Provided text
** Begin **
2. A pressure-storage type fuel injection device according to claim 1, wherein the pressure regulating port is closed in a state that the electromagnet is de-energized and thus the first and second magnetostrictive rods are contracted, and the pressure regulating port is opened in a state that the electromagnet is excited and the first and second magnetostrictive rods are elongated.

3. A pressure-storage type fuel injection device according to claim 1, wherein the magnetostrictive rod supporting member comprises a hollow body having a plurality of blind holes inside, the blind holes having first blind holes formed from the end at the pressure regulating port side toward the other side and second blind holes formed from the end at the other side toward the pressure regulating port side, and wherein a plurality of first magnetostrictive rods are inserted into the first blind holes, and a plurality of second magnetostrictive rods are inserted into the second blind holes.

4. A pressure-storage type fuel injection device according to claim 3, wherein the magnetostrictive rod supporting member is a hollow cylindrical body having three each, or six in total, of the first and second blind holes arranged alternately in the circumferential direction of the cylindrical body.

5. A pressure-storage type fuel injection device according to any one of claims 1 to 4, wherein the magnetostrictive material from which the first and second magnetostrictive rods are made and the material from which the magnetostrictive rod supporting member is made have substantially the same thermal expansion coefficient (i.e. a coefficient of linear expansion).
** End **
Problems to work on
1. According to the fuel injection claims, how many blind holes in total does the hollow cylindrical body in claim 4 have?
2. State how many lines of the records contain the string "meters".
The claims text and the records have no connection to each other.

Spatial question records
** Begin **
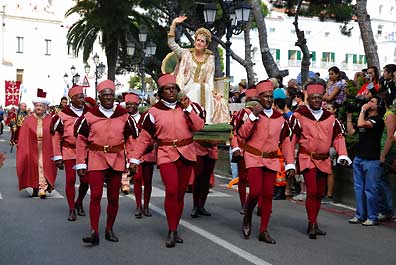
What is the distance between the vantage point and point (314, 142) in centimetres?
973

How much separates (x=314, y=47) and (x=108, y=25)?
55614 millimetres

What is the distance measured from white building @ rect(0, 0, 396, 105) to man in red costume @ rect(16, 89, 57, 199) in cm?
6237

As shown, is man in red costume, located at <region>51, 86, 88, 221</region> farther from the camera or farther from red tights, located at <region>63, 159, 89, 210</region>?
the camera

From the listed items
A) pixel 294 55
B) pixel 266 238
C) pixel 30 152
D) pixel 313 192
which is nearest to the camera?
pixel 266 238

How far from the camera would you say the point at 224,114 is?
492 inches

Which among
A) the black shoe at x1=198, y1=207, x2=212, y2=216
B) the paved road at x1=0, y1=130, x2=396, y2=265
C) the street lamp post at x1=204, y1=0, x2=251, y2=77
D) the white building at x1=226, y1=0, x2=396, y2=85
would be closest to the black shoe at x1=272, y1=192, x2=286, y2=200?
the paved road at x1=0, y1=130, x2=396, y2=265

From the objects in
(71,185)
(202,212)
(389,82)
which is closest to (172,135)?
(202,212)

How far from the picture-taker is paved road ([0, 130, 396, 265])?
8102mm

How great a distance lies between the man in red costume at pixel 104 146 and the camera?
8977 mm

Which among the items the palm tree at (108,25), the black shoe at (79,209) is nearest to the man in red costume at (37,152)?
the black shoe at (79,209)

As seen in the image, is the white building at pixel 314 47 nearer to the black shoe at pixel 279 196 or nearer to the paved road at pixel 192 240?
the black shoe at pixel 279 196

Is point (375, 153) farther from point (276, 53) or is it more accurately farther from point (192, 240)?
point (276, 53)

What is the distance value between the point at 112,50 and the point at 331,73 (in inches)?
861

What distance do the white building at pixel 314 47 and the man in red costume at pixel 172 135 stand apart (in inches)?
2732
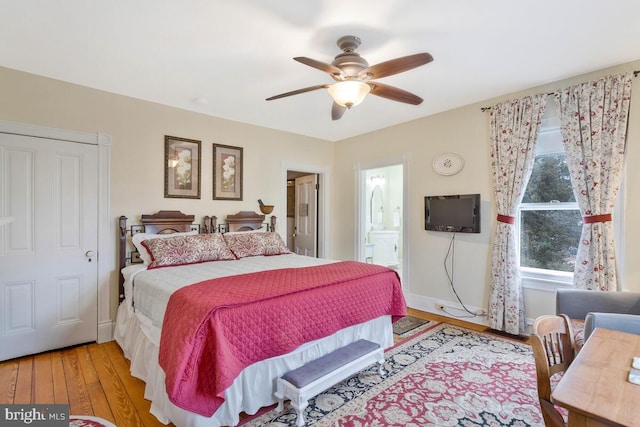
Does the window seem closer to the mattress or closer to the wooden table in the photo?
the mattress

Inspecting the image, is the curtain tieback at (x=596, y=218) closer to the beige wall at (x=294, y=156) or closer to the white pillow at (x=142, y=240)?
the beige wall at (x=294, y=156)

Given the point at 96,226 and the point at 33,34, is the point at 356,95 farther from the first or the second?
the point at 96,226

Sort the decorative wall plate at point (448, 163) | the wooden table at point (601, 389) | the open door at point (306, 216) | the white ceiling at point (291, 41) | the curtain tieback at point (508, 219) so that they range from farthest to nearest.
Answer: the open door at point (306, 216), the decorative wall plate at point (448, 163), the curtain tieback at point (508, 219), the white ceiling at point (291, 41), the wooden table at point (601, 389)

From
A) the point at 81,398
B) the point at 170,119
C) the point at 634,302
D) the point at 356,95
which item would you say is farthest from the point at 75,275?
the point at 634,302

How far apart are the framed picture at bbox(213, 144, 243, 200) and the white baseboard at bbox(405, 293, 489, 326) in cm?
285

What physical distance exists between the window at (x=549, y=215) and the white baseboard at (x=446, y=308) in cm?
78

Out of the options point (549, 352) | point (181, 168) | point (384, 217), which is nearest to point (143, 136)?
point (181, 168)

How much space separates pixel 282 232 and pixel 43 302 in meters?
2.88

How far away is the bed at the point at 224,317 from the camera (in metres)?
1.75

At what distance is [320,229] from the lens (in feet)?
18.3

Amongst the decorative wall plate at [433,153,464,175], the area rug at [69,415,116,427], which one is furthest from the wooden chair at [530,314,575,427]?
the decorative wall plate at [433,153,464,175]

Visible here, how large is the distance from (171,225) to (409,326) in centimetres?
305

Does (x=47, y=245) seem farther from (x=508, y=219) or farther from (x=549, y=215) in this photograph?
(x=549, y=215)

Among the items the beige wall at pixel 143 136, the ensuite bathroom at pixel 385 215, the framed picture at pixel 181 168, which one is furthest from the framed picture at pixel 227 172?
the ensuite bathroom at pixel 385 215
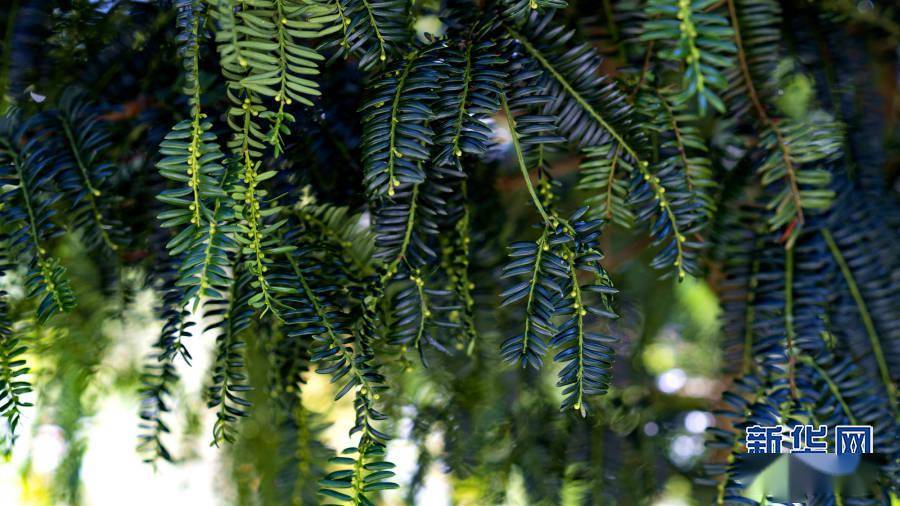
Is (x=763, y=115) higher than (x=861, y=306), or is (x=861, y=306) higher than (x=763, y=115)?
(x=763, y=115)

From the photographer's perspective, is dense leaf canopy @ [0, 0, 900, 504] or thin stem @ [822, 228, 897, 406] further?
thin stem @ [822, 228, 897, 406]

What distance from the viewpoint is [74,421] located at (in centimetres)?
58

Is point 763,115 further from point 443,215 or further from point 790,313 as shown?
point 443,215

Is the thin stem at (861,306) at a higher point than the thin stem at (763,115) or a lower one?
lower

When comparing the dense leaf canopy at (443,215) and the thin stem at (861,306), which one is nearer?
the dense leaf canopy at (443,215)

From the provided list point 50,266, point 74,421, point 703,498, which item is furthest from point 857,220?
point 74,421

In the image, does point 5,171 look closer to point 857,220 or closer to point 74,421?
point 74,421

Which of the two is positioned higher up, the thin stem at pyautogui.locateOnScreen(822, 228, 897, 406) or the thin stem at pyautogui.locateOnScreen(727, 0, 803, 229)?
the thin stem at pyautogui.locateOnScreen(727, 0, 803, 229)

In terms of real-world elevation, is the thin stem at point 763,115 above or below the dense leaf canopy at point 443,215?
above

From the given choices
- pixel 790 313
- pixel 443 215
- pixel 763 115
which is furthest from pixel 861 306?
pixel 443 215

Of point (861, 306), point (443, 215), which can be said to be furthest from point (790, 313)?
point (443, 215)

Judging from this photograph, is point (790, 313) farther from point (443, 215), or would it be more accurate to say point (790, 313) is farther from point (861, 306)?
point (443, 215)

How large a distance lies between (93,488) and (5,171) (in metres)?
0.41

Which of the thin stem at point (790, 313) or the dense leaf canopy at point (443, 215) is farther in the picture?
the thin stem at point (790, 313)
** End **
** Begin **
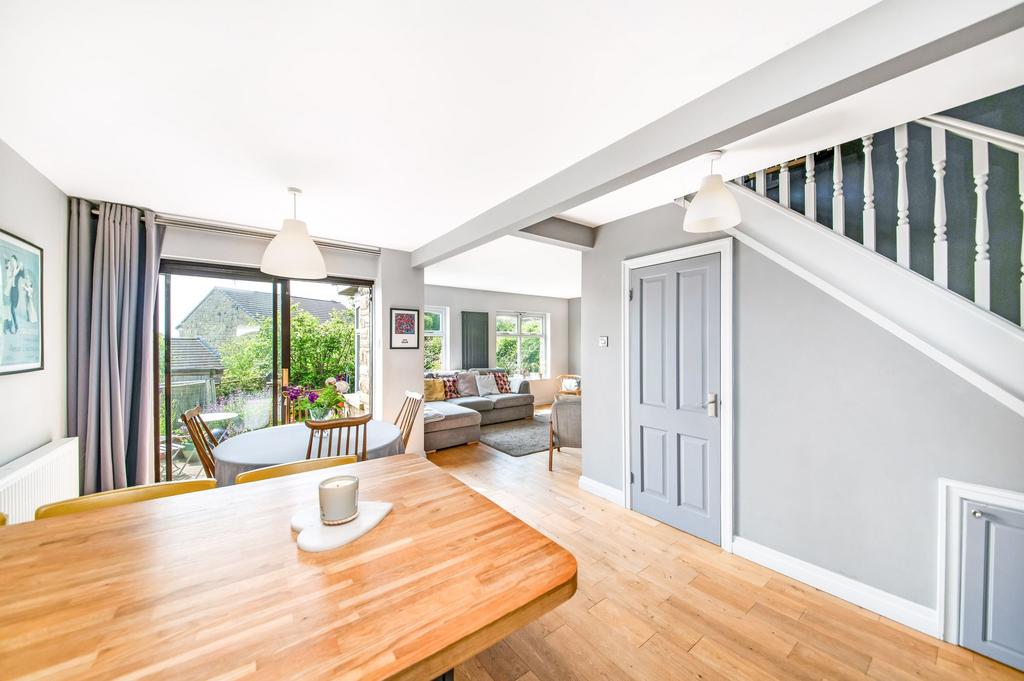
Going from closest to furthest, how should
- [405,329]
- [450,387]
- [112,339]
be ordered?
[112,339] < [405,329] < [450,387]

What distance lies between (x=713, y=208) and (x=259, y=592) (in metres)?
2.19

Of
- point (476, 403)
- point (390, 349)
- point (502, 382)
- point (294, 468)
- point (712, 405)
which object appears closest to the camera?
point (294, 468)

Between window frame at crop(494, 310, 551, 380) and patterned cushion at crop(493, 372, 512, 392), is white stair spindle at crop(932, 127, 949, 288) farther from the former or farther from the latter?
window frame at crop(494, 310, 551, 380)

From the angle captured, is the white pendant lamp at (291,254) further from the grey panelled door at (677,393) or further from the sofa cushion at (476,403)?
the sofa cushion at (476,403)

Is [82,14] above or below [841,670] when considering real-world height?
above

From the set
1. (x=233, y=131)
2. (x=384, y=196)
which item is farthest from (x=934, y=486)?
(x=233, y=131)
** End **
** Begin **
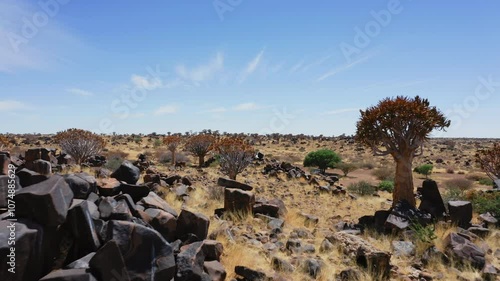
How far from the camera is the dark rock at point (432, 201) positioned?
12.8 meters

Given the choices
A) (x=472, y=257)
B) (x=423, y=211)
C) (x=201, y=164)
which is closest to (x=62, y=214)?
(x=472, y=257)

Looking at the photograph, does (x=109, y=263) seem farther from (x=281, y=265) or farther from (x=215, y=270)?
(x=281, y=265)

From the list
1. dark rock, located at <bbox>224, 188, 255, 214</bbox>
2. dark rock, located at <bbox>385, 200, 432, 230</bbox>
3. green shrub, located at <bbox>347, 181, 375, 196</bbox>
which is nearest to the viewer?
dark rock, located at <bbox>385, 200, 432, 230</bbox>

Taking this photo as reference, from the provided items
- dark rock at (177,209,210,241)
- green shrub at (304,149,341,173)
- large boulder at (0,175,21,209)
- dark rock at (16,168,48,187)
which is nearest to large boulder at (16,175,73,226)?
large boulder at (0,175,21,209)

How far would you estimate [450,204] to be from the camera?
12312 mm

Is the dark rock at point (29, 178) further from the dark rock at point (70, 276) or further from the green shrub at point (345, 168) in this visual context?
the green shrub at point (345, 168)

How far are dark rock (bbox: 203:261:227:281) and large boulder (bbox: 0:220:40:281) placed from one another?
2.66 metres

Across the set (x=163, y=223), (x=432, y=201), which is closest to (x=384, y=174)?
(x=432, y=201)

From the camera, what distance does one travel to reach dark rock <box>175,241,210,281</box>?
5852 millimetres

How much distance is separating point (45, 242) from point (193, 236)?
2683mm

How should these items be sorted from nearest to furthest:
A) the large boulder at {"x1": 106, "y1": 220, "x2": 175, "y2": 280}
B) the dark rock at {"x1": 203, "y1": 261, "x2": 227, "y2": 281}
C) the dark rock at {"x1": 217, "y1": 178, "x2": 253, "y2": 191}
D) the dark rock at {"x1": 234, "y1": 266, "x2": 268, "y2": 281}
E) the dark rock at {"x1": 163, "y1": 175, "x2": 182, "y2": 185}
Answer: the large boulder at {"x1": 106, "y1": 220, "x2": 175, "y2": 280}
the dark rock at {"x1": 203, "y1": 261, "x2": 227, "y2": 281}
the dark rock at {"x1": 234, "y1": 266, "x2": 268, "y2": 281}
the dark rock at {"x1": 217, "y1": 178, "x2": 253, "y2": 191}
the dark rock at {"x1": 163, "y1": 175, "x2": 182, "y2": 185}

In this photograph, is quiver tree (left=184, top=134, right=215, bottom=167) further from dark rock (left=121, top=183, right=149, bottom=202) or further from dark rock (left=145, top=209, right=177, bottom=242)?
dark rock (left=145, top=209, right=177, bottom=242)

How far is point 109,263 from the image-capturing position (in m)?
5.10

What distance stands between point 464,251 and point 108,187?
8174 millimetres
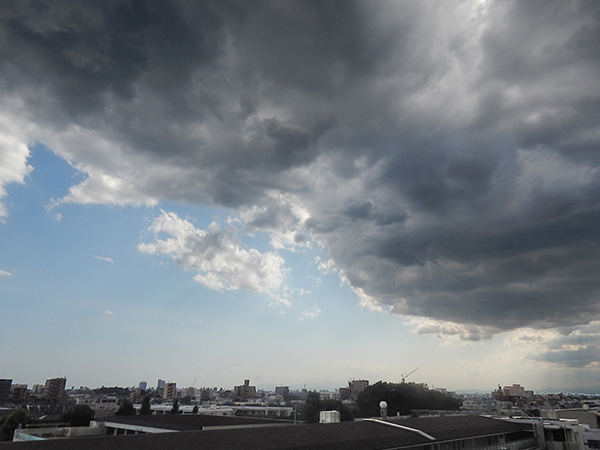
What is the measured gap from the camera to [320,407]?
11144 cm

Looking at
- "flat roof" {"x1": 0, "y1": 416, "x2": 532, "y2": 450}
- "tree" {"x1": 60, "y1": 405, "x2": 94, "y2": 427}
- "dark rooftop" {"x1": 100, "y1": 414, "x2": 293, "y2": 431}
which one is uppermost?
** End **
Responses in order
1. Six: three first blind holes and three second blind holes.

2. 2